(Beginning of Data for processing)

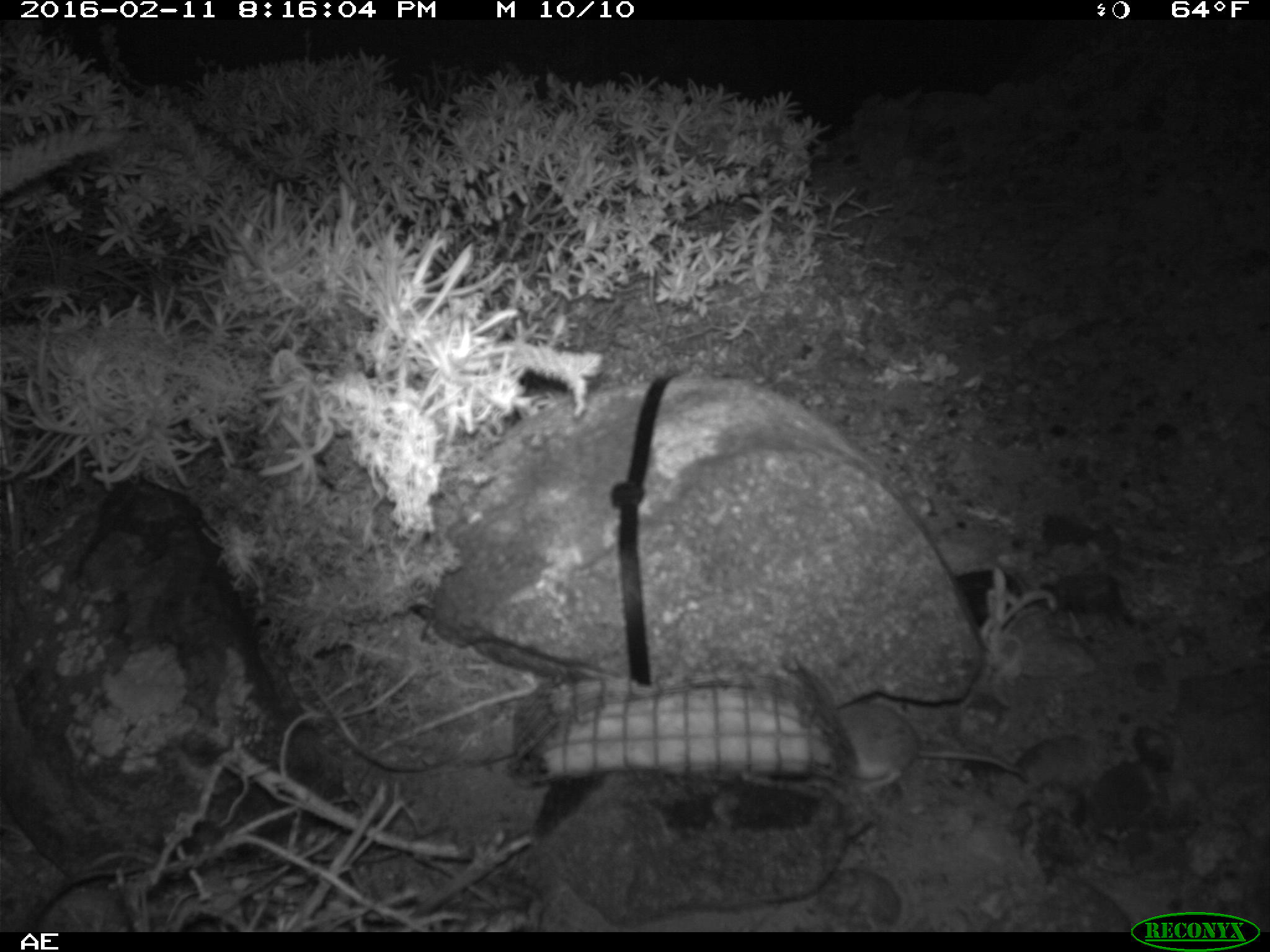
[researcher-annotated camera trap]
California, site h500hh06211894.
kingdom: Animalia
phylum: Chordata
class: Mammalia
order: Rodentia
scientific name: Rodentia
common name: rodent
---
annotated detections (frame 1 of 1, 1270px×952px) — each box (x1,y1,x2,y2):
rodent: (832,699,1028,791)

(End of Data for processing)

◆ Your objective ◆
Produce a word-for-word copy of the records, omitting all images.

◆ Result below ◆
[researcher-annotated camera trap]
California, site h500hh06211894.
kingdom: Animalia
phylum: Chordata
class: Mammalia
order: Rodentia
scientific name: Rodentia
common name: rodent
---
annotated detections (frame 1 of 1, 1270px×952px) — each box (x1,y1,x2,y2):
rodent: (832,699,1028,791)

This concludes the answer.